[Data supplied]
-*-*-
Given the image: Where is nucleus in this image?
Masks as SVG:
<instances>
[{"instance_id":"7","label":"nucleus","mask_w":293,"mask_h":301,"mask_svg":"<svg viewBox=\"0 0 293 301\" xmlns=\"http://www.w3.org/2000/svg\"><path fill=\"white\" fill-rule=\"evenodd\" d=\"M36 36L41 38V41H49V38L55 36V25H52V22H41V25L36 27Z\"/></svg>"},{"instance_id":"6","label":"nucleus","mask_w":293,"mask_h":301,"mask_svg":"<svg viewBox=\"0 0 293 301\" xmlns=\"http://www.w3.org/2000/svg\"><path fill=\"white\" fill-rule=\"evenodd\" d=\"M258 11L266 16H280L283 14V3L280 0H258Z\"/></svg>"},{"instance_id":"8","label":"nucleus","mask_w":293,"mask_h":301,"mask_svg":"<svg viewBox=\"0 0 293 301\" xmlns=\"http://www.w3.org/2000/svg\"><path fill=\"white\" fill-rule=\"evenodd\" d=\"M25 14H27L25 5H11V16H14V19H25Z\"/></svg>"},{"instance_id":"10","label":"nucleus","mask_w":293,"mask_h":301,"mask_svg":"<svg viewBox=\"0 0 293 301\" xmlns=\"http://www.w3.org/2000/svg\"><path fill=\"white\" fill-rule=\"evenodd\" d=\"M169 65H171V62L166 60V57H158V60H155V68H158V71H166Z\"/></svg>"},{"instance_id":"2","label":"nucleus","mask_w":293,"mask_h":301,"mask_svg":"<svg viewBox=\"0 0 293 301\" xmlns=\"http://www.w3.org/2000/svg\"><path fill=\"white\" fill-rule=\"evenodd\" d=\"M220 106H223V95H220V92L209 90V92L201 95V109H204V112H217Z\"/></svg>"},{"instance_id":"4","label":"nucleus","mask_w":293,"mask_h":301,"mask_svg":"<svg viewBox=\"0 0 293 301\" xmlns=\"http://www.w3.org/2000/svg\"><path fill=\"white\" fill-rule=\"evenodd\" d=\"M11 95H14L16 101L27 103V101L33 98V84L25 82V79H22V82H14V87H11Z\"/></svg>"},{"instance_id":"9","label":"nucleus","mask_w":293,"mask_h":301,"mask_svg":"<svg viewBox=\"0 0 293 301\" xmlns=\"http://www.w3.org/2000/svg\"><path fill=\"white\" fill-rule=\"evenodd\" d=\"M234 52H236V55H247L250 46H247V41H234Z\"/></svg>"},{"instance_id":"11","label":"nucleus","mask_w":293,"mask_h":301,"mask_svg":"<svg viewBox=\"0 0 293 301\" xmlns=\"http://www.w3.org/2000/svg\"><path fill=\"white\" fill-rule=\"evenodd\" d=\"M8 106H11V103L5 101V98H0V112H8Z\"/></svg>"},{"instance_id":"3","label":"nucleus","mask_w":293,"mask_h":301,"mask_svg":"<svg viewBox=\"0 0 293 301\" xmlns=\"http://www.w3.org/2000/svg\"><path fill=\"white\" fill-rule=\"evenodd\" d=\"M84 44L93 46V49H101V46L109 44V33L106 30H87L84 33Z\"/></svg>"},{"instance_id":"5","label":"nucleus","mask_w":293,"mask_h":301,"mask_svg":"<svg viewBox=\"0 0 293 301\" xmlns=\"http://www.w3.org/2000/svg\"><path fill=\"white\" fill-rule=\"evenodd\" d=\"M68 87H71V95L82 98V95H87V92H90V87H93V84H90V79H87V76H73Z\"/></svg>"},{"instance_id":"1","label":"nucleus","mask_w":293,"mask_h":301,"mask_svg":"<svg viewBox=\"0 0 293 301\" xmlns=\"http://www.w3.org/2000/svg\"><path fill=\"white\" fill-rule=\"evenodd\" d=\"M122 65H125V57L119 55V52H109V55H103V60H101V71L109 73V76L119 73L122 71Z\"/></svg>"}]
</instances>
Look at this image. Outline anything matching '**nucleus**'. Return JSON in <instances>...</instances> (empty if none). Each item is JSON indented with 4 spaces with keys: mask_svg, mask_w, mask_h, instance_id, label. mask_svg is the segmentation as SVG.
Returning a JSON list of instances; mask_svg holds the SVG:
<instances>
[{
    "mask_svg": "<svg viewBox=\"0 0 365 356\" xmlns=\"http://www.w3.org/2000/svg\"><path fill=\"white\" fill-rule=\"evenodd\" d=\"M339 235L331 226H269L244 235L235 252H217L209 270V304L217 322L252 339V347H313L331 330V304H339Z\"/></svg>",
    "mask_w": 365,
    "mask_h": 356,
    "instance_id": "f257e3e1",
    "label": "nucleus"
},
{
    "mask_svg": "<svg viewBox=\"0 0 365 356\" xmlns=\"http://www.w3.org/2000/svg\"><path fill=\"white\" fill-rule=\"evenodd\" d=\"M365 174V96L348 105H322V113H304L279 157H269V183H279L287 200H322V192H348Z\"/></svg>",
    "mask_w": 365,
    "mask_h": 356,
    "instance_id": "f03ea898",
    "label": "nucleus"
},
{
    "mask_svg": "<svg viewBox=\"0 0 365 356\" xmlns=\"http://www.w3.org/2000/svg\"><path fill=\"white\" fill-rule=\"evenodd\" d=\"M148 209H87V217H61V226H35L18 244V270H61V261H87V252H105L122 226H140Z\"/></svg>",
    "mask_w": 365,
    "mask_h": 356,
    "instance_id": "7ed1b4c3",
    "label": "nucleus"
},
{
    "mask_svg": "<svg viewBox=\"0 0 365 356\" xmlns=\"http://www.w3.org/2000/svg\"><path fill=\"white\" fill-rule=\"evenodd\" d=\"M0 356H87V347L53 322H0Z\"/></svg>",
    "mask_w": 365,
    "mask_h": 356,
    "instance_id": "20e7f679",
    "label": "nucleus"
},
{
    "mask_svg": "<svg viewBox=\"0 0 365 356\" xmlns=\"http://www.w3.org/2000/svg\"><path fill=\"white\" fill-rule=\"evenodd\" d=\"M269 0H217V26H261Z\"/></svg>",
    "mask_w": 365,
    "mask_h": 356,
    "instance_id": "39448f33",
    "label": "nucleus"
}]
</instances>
-*-*-
[Brief]
Pull out every line of the entries above that contains the string "keys".

[The output]
Look at this image. Outline anything matching '**nucleus**'. Return JSON in <instances>...</instances> (empty if none). Each item is JSON indented with 4 spaces with keys: mask_svg, mask_w, mask_h, instance_id, label. mask_svg is the segmentation as SVG.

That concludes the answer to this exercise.